A Methodist might gain heavenly entrance now and then, but only if they accidentally fell into the First Baptist baptismal beforehand.

Presbyterians were probably there, too, but you’d never know it because Presbyterians wouldn’t make any noise in church if a rat was crawling up their leg.

Church of Christ people were there because they were really just Baptists who couldn’t afford pianos.

Episcopalians definitely weren’t in heaven because they had Pabst Blue Ribbon at their Christmas parties.

And Catholics were most certainly in hell because they could gamble in Biloxi and they often smoked herbal incense during church.

At least this is what childhood me believed.

To me, heaven was a realm with mother-of-pearl gates, where an ancient angel stood before a ledgerbook and decided who would and wouldn’t go to everlasting damnation.

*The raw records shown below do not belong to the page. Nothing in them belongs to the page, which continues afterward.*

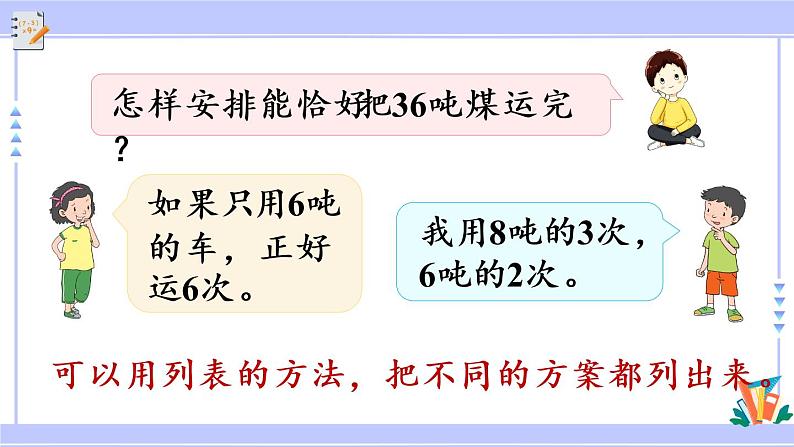 怎样安排能恰好把36吨煤运完？

如果只用6吨的车，正好运6次。

我用8吨的3次，6吨的2次。

可以用列表的方法，把不同的方案都列出来。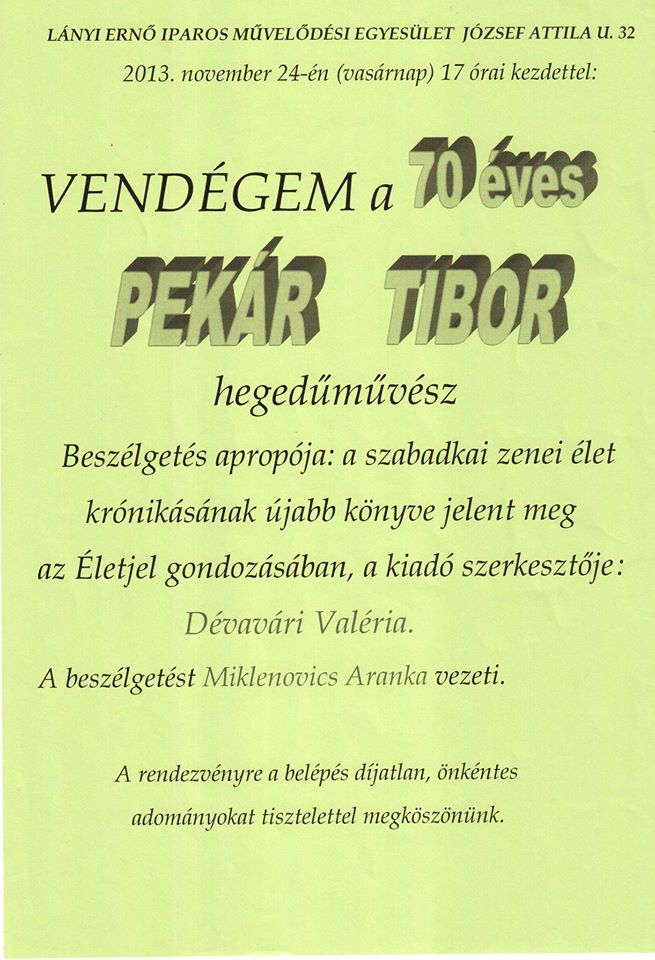 LÁNYI ERNŐ IPAROS MŰVELŐDÉSI EGYESÜLET JÓZSEF ATTILA U. 32

2013. november 24-én (vasárnap) 17 órai kezdettel:

VENDÉGEM a 70 éves

PEKÁR TIBOR

hegedűművész

Beszélgetés apropója: a szabadkai zenei élet krónikásának újabb könyve jelent meg az Életjel gondozásában, a kiadó szerkesztője: Dévavári Valéria.

A beszélgetést Miklenovics Aranka vezeti.

A rendezvényre a belépés díjatlan, önkéntes adományokat tisztelettel megköszönünk.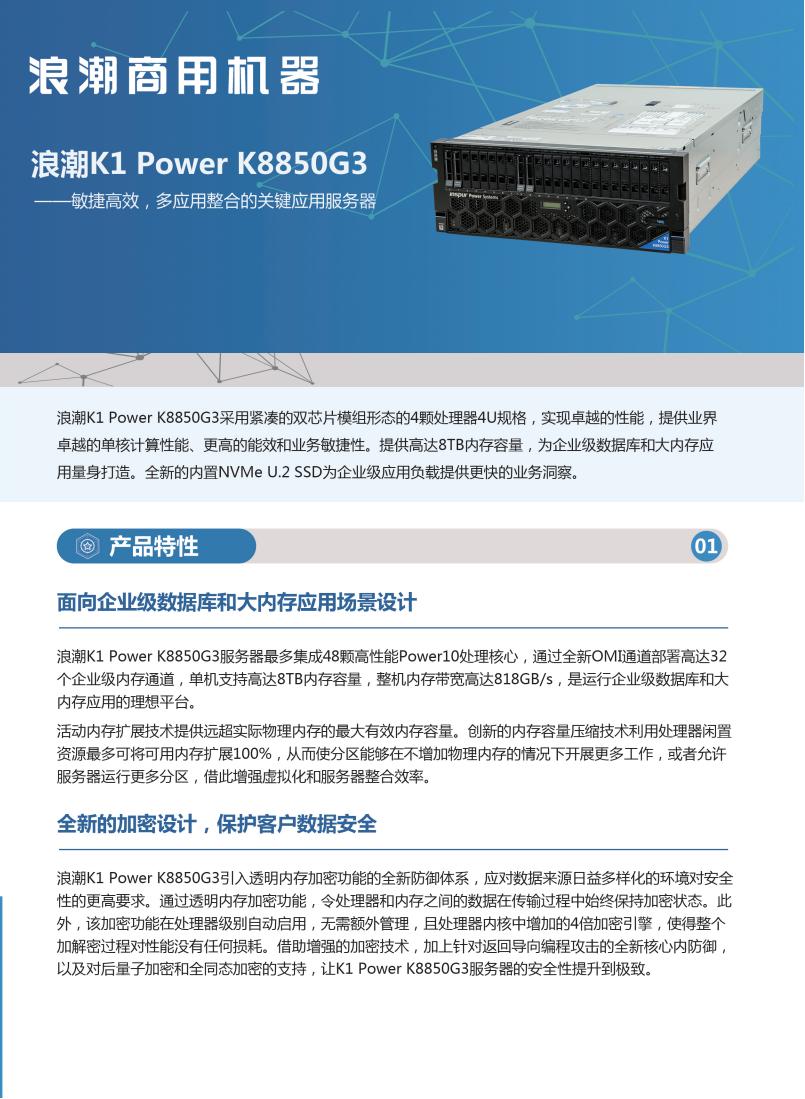 浪潮商用机器

浪潮K1 Power K8850G3
——敏捷高效，多应用整合的关键应用服务器

浪潮K1 Power K8850G3采用紧凑的双芯片模组形态的4颗处理器4U规格，实现卓越的性能，提供业界卓越的单核计算性能、更高的能效和业务敏捷性。提供高达8TB内存容量，为企业级数据库和大内存应用量身打造。全新的内置NVMe U.2 SSD为企业级应用负载提供更快的业务洞察。

产品特性
01

面向企业级数据库和大内存应用场景设计

浪潮K1 Power K8850G3服务器最多集成48颗高性能Power10处理核心，通过全新OMI通道部署高达32个企业级内存通道，单机支持高达8TB内存容量，整机内存带宽高达818GB/s，是运行企业级数据库和大内存应用的理想平台。

活动内存扩展技术提供远超实际物理内存的最大有效内存容量。创新的内存容量压缩技术利用处理器闲置资源最多可将可用内存扩展100%，从而使分区能够在不增加物理内存的情况下开展更多工作，或者允许服务器运行更多分区，借此增强虚拟化和服务器整合效率。

全新的加密设计，保护客户数据安全

浪潮K1 Power K8850G3引入透明内存加密功能的全新防御体系，应对数据来源日益多样化的环境对安全性的更高要求。通过透明内存加密功能，令处理器和内存之间的数据在传输过程中始终保持加密状态。此外，该加密功能在处理器级别自动启用，无需额外管理，且处理器内核中增加的4倍加密引擎，使得整个加解密过程对性能没有任何损耗。借助增强的加密技术，加上针对返回导向编程攻击的全新核心内防御，以及对后量子加密和全同态加密的支持，让K1 Power K8850G3服务器的安全性提升到极致。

Truthfully, my image of heaven comes largely from the cartoons in the Sunday newspaper. Like the cartoon where there is a man standing in line for heaven is frisked by an angel. The angel says, “He’s clean.”

Heaven to me was merely a bunch of clouds and people in flowy tunics. Everyone was blonde, sort of like visiting Sweden, except with more harps.

And mainly, heaven was just a bunch of big mansions. Kind of like riding through the neighborhoods in Moutainbrook, only with more clouds.

What did people do in heaven all day? Because if what my childhood minister said was true, everyone would be singing all the time. Twenty-four hours per day. Endless singing. Which is a frightening thought.

Because if you’d ever visited my church, you’d know that most members of our congregation couldn’t carry a tune if it had been tattooed on their inner thigh.

Also, we would be eating a lot of fruit in heaven. Our Sunday school teacher used to have a flannel board illustration depicting the Tree of Life, which was basically a big apple tree. A tree which also, apparently, produced bananas and cherries.

So fruit was all you ate. All day every day. Fruit, fruit, fruit. And if you got tired of fruit, tough spit.

But I now know I was wrong about everything concerning God and heaven.

Because this morning, I got an email from a little girl. Her name is Jessica. She is 11 years old. Her mother died last year of glioblastoma. She has been having a tough time. Suffering from anxiety and depression.

She wrote to me saying, “Dear Mister Sean, I wanted to know what you think heaven is like.

“I think heaven is just like living down here, with all the same stuff we have right now like chips and Coke and cars and people and dogs.

“But in heaven, nobody’s parents die and there are no doctors or cancer to worry about. And whenever you want a hug from God, he just gives you one. And angels aren’t people with wings and halos like I used to think, all the angels are just everyone’s moms.”